* SELECTED TEXT *
····················

Easiest Way to Sort a List of Words by Occurance

Question

What is the best/easiest way to sort a large list of words (10,000-20,000) by the number of times they occur in the list, in Java. I tried a basic implementation but I get an out of memory runtime error, so I need a more efficient way. What would you suggest?

ArrayList<String> occuringWords = new ArrayList<String>();
    ArrayList<Integer> numberOccur = new ArrayList<Integer>();
    String temp;
    int count;
    for(int i = 0; i < finalWords.size(); i++){
        temp = finalWords.get(i);
        count = 0;
        for(int j = 0; j < finalWords.size(); j++){
            if(temp.equals(finalWords.get(j))){
            count++;
            finalWords.remove(j);
            j--;
            }
        }
        if(numberOccur.size() == 0){
            numberOccur.add(count);
            occuringWords.add(temp);
        }else{
            for(int j = 0; j < numberOccur.size(); j++){
            if(count>numberOccur.get(j)){
                numberOccur.add(j, count);
                occuringWords.add(j, temp);
            }
        }
    }
}

Where finalWords is the list of all of the Strings. I had to store the number of times each word occured in a separate arraylist because I couldn't think of a better way to keep them paired without making each word a separate object.

····················

* RECORDS SUPPLIED *
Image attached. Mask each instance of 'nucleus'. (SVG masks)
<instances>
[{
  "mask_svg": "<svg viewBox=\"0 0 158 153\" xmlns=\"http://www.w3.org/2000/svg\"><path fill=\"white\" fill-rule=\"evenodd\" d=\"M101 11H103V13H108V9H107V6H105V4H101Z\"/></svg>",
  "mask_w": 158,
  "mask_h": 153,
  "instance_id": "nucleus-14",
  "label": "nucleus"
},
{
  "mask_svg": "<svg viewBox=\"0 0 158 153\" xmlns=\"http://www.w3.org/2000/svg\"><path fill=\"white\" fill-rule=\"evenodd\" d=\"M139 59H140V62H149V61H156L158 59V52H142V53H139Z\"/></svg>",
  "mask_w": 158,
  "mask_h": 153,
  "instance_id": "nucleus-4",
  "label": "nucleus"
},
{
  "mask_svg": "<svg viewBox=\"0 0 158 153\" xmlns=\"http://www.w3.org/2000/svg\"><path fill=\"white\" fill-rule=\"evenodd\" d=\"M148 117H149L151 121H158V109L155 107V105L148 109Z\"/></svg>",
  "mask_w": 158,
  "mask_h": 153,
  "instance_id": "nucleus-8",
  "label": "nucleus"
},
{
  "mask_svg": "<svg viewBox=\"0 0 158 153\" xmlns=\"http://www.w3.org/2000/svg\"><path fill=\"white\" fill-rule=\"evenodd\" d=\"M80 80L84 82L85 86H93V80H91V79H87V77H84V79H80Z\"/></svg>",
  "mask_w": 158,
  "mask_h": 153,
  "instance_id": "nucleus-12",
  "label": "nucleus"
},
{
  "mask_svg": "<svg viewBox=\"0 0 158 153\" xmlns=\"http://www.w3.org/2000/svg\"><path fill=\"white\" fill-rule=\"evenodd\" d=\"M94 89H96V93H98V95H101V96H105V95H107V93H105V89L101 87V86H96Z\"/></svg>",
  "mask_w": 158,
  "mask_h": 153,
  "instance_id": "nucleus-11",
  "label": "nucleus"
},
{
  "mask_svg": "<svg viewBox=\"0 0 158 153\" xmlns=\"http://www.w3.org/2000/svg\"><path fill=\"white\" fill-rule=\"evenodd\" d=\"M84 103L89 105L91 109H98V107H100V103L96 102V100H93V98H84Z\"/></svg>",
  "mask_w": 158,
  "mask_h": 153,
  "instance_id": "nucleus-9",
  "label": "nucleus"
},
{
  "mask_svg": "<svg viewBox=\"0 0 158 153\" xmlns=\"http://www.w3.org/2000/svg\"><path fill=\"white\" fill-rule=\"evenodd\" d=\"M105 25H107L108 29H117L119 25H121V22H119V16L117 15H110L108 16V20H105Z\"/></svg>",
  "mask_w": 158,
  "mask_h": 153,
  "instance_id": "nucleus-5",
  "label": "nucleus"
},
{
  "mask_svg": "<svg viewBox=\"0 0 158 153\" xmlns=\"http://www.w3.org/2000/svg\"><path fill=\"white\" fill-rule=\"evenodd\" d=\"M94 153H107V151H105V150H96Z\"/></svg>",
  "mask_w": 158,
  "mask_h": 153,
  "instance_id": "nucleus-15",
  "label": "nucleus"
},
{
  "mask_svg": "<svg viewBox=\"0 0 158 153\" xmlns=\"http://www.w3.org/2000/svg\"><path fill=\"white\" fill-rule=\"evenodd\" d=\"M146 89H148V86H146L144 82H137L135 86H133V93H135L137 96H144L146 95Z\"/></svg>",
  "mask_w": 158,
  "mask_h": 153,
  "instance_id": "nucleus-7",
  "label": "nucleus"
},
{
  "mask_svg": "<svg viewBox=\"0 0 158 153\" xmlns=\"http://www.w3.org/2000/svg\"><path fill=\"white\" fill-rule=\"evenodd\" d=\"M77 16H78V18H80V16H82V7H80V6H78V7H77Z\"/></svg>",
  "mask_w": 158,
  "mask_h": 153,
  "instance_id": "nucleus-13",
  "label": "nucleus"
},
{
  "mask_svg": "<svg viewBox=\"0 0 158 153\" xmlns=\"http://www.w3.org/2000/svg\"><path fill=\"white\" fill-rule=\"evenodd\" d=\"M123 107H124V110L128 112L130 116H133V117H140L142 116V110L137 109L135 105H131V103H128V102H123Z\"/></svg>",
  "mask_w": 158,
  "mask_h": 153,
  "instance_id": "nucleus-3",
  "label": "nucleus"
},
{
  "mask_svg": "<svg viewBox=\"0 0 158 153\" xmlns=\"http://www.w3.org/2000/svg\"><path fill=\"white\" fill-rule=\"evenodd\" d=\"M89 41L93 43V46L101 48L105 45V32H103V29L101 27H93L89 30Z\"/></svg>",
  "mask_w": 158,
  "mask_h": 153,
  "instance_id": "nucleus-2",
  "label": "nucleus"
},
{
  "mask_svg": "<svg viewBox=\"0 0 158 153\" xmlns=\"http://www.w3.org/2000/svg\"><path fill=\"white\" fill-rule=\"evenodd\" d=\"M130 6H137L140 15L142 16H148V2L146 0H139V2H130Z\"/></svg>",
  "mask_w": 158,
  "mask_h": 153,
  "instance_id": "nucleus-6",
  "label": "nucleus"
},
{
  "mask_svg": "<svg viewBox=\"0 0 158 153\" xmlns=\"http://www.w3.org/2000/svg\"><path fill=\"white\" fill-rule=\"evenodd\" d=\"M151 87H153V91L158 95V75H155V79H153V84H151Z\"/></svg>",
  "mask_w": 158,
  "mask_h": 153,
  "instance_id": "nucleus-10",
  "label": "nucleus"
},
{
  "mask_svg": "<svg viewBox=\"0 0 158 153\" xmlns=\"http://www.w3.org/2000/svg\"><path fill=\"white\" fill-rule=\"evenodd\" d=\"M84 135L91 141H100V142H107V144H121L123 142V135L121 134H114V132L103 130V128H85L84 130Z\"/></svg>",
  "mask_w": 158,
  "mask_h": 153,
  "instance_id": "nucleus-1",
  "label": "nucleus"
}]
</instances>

····················

* REQUIRED TASKS *
a. In the forum question, what error does the asker get with the basic implementation?
b. Write out the forum question's passage from "Where finalWords is" to "a separate object." again, changing "arraylist" to "list".

* PROBLEM SOLUTIONS *
a. An out of memory runtime error.

b.
Where finalWords is the list of all of the Strings. I had to store the number of times each word occured in a separate list because I couldn't think of a better way to keep them paired without making each word a separate object.